Menurut Qohar, penyidik Jampidsus Kejagung terus bergerak dalam mengungkap kasus dugaan suap itu. Dia mengatakan penyidik juga telah menggeledah sejumlah rumah terkait kasus dugaan suap.

“Tadi saya sampaikan, ada beberapa tempat rumah digeledah, namun tidak sampai di situ saja, penyidik bahkan malam ini masih bergerak, seperti apa hasilnya? Kami sampaikan dalam waktu lain,” jelasnya.

Diungkapkan Qohar, uang suap tersebut dibagi-bagi kepada tiga oknum hakim itu. Mulanya, oknum hakim Agam Syarif Baharudin menerima uang senilai Rp 4,5 miliar dari Muhammad Arif Nuryanta selaku Ketua Pengadilan Negeri Jakarta Selatan yang sudah ditetapkan juga jadi tersangka.

“Setelah menerima uang Rp 4,5 miliar tadi, oleh ASB dimasukkan ke dalam goody bag, dan setelah keluar ruangan dibagi kepada 3 orang yaitu ASB sendiri, AL, dan DJU,” ujar Qohar.

Kemudian, Arif Nuryanta yang kala itu menjabat Wakil Ketua PN Jakarta Pusat menyerahkan lagi sejumlah uang untuk ketiga hakim itu pada September 2024. Uang yang diberikan dalam bentuk dolar Amerika.

Jika dirupiahkan, uang yang dibawa tersangka oknum hakim Arif senilai Rp 18 miliar. Uang tersebut diserahkan kepada oknum hakim Djuyamto.

“ASB menerima uang dolar bila dirupiahkan Rp 4,5 miliar, DJU menerima uang dolar jika dirupiahkan Rp 6 miliar, dan AL menerima uang berupa dolar Amerika bila disetarakan rupiah Rp 5 miliar,” kata Qohar.

Ketiga oknum hakim itu, jelas Qohar, mengetahui tujuan penerimaan uang tersebut agar perkara diputus onslag alias divonis lepas.

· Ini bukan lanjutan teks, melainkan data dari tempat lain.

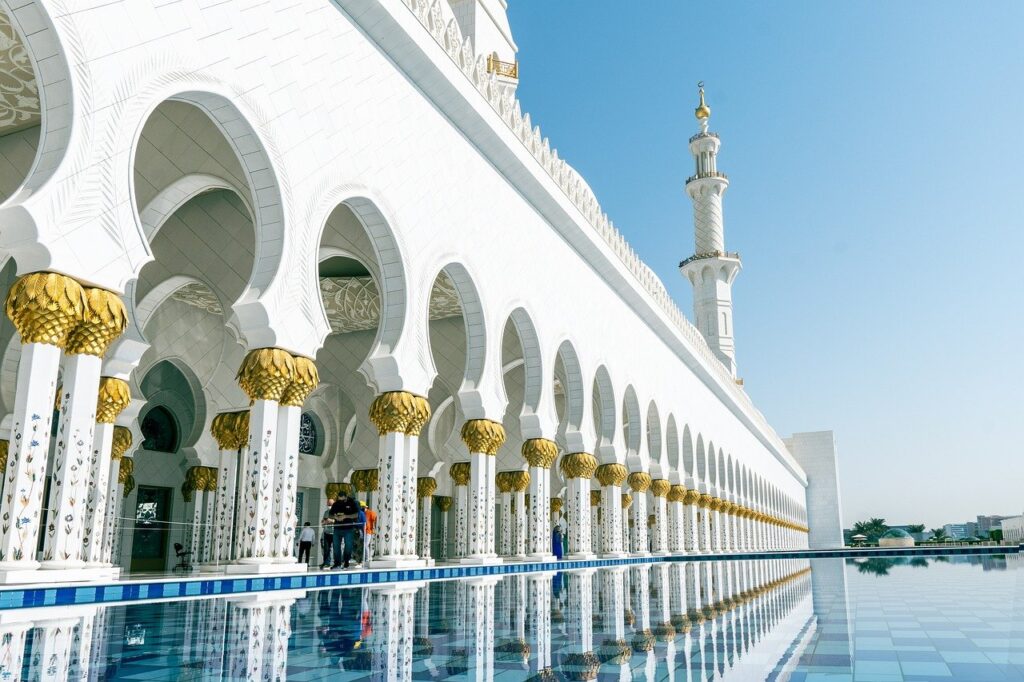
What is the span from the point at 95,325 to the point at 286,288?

Sebelumnya, Kejagung sudah menetapkan 4 tersangka suap dan gratifikasi putusan onslag ini. Mereka adalah, pihaknya telah menetapkan Muhammad Arif Suryanta mantan Wakil Ketua PN Jakpus yanv kini menjabat Ketua PN Jaksel. Kemudian Wahyu Wiguna (WG) yang kini merupakan panitera muda di PN Jakarta Utara. Lalu,  Marcella Santoso (MS) dan Ariyanto (AR) keduanya berprofesi sebagai pengacara. Total tersangka dalam kasus suap ini menjadi 7 tersangka, 4 oknum hakim, satu oknum panitera dan 2 oknum advokad.

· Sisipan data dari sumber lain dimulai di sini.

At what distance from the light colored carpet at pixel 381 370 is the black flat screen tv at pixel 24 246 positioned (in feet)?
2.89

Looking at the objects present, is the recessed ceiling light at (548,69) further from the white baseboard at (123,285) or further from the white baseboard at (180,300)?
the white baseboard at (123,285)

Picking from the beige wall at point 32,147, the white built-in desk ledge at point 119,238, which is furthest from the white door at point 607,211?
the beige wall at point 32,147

Seperti diberitakan di media online ini  kasus suap ini bermula saat Majelis hakim di Pengadilan Negeri Jakarta Pusat yang mengadili kasus ini memberikan vonis lepas kepada tiga terdakwa korporasi itu pada 19 Maret 2025. Padahal, tuntutan jaksa tiga terdakwa korporasi itu harus mengganti kerugian negara sekitar Rp 5 triliun.

“Kemudian terhadap tuntutan tersebut, masing-masing terdakwa korporasi diputus oleh majelis hakim, yaitu terbukti melakukan perbuatan yang didakwakan kepadanya, akan tetapi perbuatan itu bukanlah merupakan suatu tindak pidana oleh majelis hakim Pengadilan Negeri Tindak Pidana Korupsi pada Pengadilan Negeri Jakarta Pusat,” kata Abdul Qohar.

Tim penyidik Kejagung lalu mencium kejanggalan dalam putusan lepas itu. Serangkaian pengusutan lalu mengungkap adanya dugaan suap yang dilakukan pengacara terdakwa korporasi, Marcella Santoso dan Ariyanto kepada Muhammad Arif Nuryanta yang saat itu masih menjabat sebagai Wakil Ketua Pengadilan Negeri Jakarta Pusat.